▸ **Data records**:

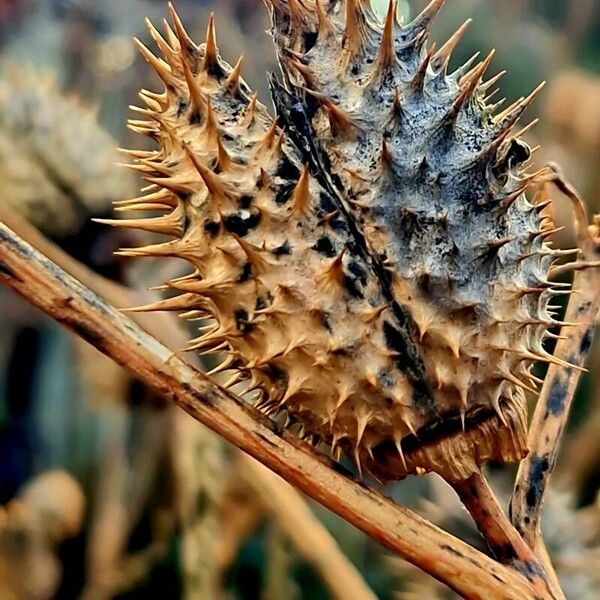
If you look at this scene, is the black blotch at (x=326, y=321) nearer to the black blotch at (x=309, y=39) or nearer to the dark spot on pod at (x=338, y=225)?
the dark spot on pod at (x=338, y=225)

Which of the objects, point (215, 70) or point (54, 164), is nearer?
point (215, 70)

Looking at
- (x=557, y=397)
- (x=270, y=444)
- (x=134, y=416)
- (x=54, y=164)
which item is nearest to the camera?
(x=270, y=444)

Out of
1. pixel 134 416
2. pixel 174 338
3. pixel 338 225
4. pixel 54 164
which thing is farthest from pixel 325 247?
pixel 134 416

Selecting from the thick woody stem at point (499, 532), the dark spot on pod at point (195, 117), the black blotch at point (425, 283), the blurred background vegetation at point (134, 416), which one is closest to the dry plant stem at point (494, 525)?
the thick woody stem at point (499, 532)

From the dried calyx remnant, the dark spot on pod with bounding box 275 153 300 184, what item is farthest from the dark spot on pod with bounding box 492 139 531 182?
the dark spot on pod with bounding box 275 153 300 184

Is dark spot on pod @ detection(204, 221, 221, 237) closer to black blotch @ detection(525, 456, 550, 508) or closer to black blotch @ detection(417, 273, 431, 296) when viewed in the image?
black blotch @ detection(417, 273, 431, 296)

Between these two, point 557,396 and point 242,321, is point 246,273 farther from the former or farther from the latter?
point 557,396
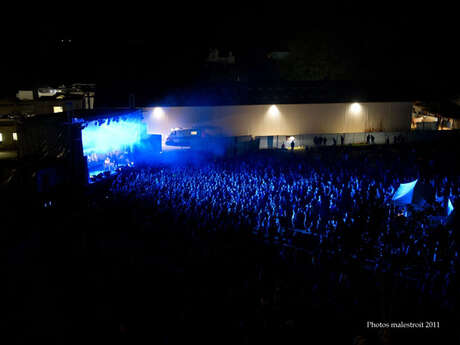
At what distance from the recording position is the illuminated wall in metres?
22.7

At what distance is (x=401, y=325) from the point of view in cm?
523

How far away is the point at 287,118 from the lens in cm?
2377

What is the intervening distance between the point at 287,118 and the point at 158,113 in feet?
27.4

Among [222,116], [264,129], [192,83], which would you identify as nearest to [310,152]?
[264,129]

▸ **What you should do**: Reproduce all of the records above verbatim, leaving out the pictures.

▸ **Complete output**:
If you look at this scene, is the black blotch at (x=326, y=321) nearer to the black blotch at (x=309, y=39) or nearer to the dark spot on pod at (x=338, y=225)?
the dark spot on pod at (x=338, y=225)

Which of the objects, point (215, 70) or point (54, 164), is nearer?
point (215, 70)

Looking at
- (x=557, y=397)
- (x=270, y=444)
- (x=134, y=416)
- (x=54, y=164)
which item is nearest to the camera?
(x=270, y=444)

Out of
1. pixel 134 416
2. pixel 174 338
3. pixel 338 225
4. pixel 54 164
which thing is farthest from pixel 325 247?
pixel 134 416

Selecting from the thick woody stem at point (499, 532), the dark spot on pod at point (195, 117), the black blotch at point (425, 283), the blurred background vegetation at point (134, 416), which one is closest to the dry plant stem at point (494, 525)?
the thick woody stem at point (499, 532)

From the dried calyx remnant, the dark spot on pod with bounding box 275 153 300 184, what item is farthest from the dark spot on pod with bounding box 492 139 531 182?
the dark spot on pod with bounding box 275 153 300 184

Is dark spot on pod @ detection(204, 221, 221, 237) closer to black blotch @ detection(525, 456, 550, 508) or closer to black blotch @ detection(417, 273, 431, 296) when viewed in the image?
black blotch @ detection(417, 273, 431, 296)

Between these two, point 557,396 and point 242,321, is point 246,273 farther from the former or farther from the latter?
point 557,396
At what distance from the recording position is the illuminated wall in metres?
22.7

At what distance is (x=401, y=325) from the point of view in cm?
523

How far away is the point at 287,118 from the lens in cm?
2377

What is the intervening distance between the point at 287,118 and the point at 158,113 in feet?
27.4

Among [222,116], [264,129], [192,83], which would you identify as nearest to [310,152]?
[264,129]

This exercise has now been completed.